Phylogenetic analysis of Thermobifida strains and their endomannanases

For the molecular identification of investigated Thermobifida strains PCR amplification of 16S rDNAs were performed as described by Rainey et al. [34]. Partial sequences of the first 500 bp of the 16S rDNA were initiated with the 531r conservative eubacterial primer, almost-complete 16S rDNA sequences were determined by using primers 27f, 531r, 803f and 1492r [35]. 16S rDNA sequence reads and amino acid sequences of the cloned endomannanases were assembled in MEGA6 [36] then aligned by using the ClustalW algorithm. Neighbor-joining trees were constructed in MEGA5, performing 1000 bootstrap replicates.

DNA sequencing and computer analysis

16SrDNA sequences and DNA fragments up- and downstream of endomannanases subcloned into pUC19 were determined with a DNA sequencer (ABI Prism 310, Perkin Elmer Co., USA).

DNA and protein endomannanase sequences were analyzed by using the BLAST server [37] and the MEGA6 software package [36]. Amino acid sequence and domain structure of ManB were determined by Swiss-Prot, EMBL and NCBI database queries and by using the Pfam [38] and InterPro [39] bioinformatics servers. Phylogenetic trees were reconstructed by the maximum likelihood method [40] by using the MEGA6 software package.

Expression and purification of endomannanases

Recombinant His-tagged endomannanases were over-expressed in E.coli BL21 (DE3) cells. Transformants were grown at 37°C with 200 rpm aeration in 500 ml of LB medium containing 50 μg/ml kanamycin until optical density measured at 600 nm (OD600) reached 0.6–1.0. Protein expression was induced by adding isopropyl β-D-1-thiogalactopyranoside (IPTG, 1 mM final concentration), followed by overnight agitation at 20°C. Cells were harvested and disrupted by sonication and the lysate was centrifuged at 2,360 x g for 20 min at 4°C and supernatant was loaded on a 5 ml Hi Trap column (GE Healthcare) for immobilized metal ion affinity chromatography (IMAC) purification. Protein elution was performed with a 0–500 mM imidazole gradient in 300 mM NaCl, 20 mM sodium phosphate buffer, pH 7.2 and protein concentration of pooled fractions was determined by Bradford method using BSA as protein standard [41].

▸ **What you will do**
**a.** In the methods text, what column was the supernatant loaded on for IMAC purification?
**b.** Reproduce the methods text from "For the molecular" up to and including "Elmer Co., USA).".
The listing that comes next is separate material and not part of the methods text.

(Collected data entries)

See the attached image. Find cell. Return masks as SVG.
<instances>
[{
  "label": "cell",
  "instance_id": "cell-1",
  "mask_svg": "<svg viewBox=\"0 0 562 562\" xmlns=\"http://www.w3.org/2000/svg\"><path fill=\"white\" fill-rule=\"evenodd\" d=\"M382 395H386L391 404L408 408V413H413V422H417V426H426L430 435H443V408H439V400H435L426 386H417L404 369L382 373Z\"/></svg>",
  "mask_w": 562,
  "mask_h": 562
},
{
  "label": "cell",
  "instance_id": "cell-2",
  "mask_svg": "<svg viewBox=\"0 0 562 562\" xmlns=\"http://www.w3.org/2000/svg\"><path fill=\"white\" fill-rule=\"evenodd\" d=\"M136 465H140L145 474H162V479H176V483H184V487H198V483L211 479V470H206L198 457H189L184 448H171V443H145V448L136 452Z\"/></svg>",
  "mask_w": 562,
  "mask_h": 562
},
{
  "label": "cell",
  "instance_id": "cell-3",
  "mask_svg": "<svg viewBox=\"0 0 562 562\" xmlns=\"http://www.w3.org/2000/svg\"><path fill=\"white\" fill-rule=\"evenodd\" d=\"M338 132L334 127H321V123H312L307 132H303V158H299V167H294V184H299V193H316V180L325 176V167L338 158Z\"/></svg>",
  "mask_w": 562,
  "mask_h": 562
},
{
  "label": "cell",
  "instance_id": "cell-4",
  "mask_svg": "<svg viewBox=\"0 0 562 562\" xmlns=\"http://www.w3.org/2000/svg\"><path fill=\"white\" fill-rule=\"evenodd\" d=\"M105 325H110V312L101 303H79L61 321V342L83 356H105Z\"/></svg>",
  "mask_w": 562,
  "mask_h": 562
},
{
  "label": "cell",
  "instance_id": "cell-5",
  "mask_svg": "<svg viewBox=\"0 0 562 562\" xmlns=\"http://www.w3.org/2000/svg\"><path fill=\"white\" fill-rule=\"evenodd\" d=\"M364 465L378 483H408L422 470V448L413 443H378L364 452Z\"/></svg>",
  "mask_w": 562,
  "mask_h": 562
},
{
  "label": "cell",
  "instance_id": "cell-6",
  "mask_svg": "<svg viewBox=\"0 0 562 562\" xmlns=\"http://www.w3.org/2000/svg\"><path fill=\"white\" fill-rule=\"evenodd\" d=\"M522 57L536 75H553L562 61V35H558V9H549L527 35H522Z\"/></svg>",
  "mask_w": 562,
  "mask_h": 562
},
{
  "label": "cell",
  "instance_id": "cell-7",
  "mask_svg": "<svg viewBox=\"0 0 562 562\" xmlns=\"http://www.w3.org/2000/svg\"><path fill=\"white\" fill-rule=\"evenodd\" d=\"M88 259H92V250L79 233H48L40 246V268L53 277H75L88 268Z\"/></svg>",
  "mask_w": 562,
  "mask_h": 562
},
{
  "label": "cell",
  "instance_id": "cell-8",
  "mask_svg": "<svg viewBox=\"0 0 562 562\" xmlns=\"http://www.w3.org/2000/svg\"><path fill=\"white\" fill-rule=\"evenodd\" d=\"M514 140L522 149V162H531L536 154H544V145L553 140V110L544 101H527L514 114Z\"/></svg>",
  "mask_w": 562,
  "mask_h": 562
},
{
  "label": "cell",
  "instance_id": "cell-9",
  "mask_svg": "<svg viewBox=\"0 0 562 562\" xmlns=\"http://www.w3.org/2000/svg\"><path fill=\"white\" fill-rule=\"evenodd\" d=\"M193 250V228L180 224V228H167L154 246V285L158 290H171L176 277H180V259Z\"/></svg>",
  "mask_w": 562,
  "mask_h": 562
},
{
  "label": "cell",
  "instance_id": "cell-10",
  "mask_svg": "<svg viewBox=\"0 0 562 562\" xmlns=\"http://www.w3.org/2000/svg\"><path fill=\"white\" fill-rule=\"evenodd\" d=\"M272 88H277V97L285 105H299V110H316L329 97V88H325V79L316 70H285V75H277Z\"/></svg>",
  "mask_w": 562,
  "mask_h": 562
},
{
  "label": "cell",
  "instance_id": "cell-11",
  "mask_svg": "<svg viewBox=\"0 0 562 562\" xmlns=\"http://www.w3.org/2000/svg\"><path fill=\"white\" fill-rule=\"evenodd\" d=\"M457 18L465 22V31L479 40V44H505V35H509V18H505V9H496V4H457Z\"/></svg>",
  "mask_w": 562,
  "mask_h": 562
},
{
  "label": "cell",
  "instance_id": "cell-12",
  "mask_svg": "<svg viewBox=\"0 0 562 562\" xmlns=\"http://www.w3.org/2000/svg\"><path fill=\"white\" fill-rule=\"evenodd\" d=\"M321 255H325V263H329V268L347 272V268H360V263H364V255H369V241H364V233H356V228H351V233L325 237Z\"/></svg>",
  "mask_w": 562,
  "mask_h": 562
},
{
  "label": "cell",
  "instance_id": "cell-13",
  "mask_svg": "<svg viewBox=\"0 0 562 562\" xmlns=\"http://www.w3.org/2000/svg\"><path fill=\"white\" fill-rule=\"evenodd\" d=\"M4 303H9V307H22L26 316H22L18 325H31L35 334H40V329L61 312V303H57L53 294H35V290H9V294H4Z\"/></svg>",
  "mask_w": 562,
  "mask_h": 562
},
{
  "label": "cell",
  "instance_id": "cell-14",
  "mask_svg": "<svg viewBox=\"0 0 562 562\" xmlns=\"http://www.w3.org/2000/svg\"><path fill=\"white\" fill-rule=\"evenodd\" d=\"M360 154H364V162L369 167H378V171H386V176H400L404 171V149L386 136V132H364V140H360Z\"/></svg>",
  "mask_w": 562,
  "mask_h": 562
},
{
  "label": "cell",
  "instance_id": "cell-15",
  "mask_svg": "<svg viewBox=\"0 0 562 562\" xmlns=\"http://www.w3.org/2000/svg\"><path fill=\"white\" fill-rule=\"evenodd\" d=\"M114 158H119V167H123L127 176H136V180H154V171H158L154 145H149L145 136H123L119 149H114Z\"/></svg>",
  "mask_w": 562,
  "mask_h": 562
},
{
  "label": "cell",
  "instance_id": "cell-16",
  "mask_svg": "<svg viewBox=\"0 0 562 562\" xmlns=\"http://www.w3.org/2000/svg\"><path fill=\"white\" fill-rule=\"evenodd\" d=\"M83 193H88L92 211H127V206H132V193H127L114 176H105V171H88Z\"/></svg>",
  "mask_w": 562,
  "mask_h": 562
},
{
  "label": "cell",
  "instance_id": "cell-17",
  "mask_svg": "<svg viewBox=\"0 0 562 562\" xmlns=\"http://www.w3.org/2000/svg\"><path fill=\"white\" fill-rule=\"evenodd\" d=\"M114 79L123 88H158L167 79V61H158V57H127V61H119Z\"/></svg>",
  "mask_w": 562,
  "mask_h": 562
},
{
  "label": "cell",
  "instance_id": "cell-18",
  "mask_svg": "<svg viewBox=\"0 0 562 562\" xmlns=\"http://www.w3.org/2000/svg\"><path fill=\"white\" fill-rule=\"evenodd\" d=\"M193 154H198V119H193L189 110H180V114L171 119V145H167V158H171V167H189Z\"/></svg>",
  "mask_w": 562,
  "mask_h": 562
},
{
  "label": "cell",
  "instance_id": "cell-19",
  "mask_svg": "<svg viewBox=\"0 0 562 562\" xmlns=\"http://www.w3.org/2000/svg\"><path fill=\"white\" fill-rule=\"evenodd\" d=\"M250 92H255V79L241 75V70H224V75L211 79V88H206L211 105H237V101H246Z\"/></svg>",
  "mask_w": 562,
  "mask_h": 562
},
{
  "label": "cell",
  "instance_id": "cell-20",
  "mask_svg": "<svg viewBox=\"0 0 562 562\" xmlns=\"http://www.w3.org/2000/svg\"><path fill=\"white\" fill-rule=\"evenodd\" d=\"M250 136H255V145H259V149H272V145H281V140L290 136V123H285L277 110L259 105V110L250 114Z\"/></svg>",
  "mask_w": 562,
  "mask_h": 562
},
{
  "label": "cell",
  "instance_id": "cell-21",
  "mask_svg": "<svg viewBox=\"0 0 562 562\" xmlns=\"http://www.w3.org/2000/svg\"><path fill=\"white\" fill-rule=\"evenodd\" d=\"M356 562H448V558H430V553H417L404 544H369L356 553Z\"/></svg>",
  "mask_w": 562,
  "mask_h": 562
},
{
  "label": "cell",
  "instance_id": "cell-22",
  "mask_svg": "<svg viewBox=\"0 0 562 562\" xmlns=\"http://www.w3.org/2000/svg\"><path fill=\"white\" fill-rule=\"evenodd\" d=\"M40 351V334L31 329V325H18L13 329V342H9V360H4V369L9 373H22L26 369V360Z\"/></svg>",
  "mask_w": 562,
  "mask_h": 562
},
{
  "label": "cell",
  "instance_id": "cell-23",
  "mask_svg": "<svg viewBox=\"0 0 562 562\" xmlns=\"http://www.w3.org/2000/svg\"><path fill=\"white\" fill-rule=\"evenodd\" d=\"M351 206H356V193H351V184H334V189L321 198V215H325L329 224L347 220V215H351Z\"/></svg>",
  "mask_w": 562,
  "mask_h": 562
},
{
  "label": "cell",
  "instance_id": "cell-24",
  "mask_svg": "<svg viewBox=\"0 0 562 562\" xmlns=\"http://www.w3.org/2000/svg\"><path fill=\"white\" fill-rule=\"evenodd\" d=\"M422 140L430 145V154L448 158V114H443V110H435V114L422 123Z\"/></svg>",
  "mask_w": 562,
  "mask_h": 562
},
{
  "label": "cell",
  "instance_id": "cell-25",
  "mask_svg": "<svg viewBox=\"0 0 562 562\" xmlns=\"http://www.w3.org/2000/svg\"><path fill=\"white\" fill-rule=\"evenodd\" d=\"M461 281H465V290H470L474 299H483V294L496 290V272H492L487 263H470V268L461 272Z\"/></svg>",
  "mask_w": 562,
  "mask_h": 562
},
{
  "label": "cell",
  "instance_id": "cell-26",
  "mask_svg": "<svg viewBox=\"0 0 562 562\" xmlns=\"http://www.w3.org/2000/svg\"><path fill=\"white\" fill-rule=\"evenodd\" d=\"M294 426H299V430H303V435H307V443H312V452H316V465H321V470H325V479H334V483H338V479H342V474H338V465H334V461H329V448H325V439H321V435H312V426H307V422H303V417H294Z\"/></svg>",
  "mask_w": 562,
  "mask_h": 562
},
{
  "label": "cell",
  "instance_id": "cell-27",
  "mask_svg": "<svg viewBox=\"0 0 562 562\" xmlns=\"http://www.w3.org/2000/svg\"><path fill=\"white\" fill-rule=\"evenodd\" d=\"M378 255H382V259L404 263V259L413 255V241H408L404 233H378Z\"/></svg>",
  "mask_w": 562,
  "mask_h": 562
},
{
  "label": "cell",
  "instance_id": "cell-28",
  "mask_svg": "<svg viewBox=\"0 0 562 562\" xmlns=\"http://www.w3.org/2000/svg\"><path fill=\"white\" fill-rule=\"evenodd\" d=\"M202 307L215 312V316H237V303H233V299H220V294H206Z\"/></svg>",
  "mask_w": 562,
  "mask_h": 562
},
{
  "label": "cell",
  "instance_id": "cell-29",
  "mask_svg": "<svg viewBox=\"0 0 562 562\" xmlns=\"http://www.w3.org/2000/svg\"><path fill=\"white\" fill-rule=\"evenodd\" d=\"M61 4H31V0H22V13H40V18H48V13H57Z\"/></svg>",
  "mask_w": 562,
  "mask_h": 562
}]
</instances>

▸ **Responses in order**
**a.** A 5 ml Hi Trap column (GE Healthcare).

**b.**
For the molecular identification of investigated Thermobifida strains PCR amplification of 16S rDNAs were performed as described by Rainey et al. [34]. Partial sequences of the first 500 bp of the 16S rDNA were initiated with the 531r conservative eubacterial primer, almost-complete 16S rDNA sequences were determined by using primers 27f, 531r, 803f and 1492r [35]. 16S rDNA sequence reads and amino acid sequences of the cloned endomannanases were assembled in MEGA6 [36] then aligned by using the ClustalW algorithm. Neighbor-joining trees were constructed in MEGA5, performing 1000 bootstrap replicates.

DNA sequencing and computer analysis

16SrDNA sequences and DNA fragments up- and downstream of endomannanases subcloned into pUC19 were determined with a DNA sequencer (ABI Prism 310, Perkin Elmer Co., USA).